> INSTRUÇÕES DO EXERCÍCIO:
Continue o texto sobre Madame Blavatsky e o monólogo inspirado em sua vida a partir da última frase apresentada.

A filosofia em cena com Madame Blavatsky
O monólogo “A voz do silêncio” estreou no Recife, em curta temporada, com atuação de Beth Zalcman. Baseado na vida e obra de Helena Blavatsky, o espetáculo deve voltar ao Recife ainda em novembro
TEXTO Sidney Rocha
11 de Agosto de 2025
A excelente atuação de Beth Zalcman como Madame Blavatsky lhe garantiu a indicação ao Prêmio Cenym, de Melhor Atriz. A minitemporada no Recife teve um excelente público
Foto Daniel Castro/Divulgação e Ricardo Florêncio/Divulgação
1985
No fim da ditadura civil-militar no Brasil, Plínio Marcos levou aos palcos um de seus maiores sucessos: Madame Blavatsky. A peça tinha como personagem central Helena Petrovna Blavatsky (nascida em 1831, na Ucrânia, então parte do Império Russo e falecida em Londres, em 1891). Fundadora da Sociedade Teosófica, as ideias da autora seguem atraindo adeptos, inclusive no Brasil.
Blavatsky construiu uma reputação cercada pela efervescente mistura de filosofia hindu, ciência de vanguarda, ecumenismo religioso e práticas consideradas excêntricas ou escandalosas, à sua época. Acusada de ser lésbica, de fazer uso indevido de poderes paranormais e de fraudes contra ricos e crentes, tornou-se mito e alvo de polêmica.

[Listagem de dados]

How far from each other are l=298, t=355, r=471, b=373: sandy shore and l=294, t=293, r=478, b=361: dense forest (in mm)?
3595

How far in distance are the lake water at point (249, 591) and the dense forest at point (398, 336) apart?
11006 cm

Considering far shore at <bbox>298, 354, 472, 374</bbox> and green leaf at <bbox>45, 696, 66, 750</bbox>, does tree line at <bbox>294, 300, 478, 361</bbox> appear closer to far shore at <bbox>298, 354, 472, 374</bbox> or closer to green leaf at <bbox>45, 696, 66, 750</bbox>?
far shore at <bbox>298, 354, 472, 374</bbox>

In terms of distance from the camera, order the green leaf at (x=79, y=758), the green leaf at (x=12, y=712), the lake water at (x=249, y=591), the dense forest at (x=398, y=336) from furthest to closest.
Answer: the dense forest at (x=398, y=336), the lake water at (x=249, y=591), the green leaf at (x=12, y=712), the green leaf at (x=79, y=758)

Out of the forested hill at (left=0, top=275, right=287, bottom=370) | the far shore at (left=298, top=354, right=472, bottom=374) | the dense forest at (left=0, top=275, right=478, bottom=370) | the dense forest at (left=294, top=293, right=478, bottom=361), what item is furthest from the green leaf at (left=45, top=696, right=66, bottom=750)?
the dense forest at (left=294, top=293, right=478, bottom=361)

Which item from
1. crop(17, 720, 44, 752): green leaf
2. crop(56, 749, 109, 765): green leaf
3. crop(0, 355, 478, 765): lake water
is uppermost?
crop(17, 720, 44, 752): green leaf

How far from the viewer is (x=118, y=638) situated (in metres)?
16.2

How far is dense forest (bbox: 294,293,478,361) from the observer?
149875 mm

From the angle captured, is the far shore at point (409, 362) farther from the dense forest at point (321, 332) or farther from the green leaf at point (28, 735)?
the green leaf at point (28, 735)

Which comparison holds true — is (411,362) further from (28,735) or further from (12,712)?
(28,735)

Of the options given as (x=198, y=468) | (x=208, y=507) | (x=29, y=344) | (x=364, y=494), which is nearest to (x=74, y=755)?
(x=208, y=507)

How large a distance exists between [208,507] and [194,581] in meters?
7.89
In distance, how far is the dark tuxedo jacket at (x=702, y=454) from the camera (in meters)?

> RESPOSTA REDIGIDA:
2025
Quatro décadas depois da peça de Plínio Marcos, sob a ascensão da extrema-direita no Brasil e no mundo, o espírito desse teatro de ideias ecoa na nova montagem A voz do silêncio, dirigida por Luiz Antônio Rocha e escrita por Lúcia Helena Galvão.
A proposta, talvez perto demais do realismo convencional, aproxima-se do chamado “teatro de texto” ou “teatro-palestra”. A força está na palavra, na reflexão e na busca de uma “vivência” do espectador, de uma experiência mais próxima ao diálogo filosófico do que de uma trama convencional.
Se, em Madame Blavatsky, Plínio Marcos explorava o esoterismo e a polêmica da personagem histórica para discutir o metateatro ou o próprio fazer teatral, A voz do silêncio propõe ao público mergulhar num território mais reflexivo: o da filosofia em cena, onde a palavra não apenas conta, mas pensa — e, como no caso de Plínio Marcos — convida a olhar além da história e a encontrar correspondências da arte do teatro com o momento atual. Isto nos diz o diretor, Luiz Antônio, em trecho da entrevista à revista Continente: “O maior desafio foi criar uma atmosfera que remetesse ao século XIX sem transformar o espetáculo em uma simples reconstituição histórica. Queríamos que o público sentisse a energia daquele momento — um tempo de intensos debates filosóficos e espirituais —, mas de forma viva e dialogando com o presente”.
A ENCENAÇÃO
Na montagem, no Teatro Luiz Mendonça, no Recife, Luiz Antônio Rocha tenta vencer alguns estereótipos comuns à escritora e filósofa, como a “velha e gorda”, a “bruxa”, atacada por vozes que a chamavam de “charlatã” e “impostora”.
Helena Blavatsky é Beth Zalcman. Sua excelente atuação lhe garantiu a indicação ao Prêmio Cenym, da Academia de Artes no Teatro do Brasil, de Melhor Atriz.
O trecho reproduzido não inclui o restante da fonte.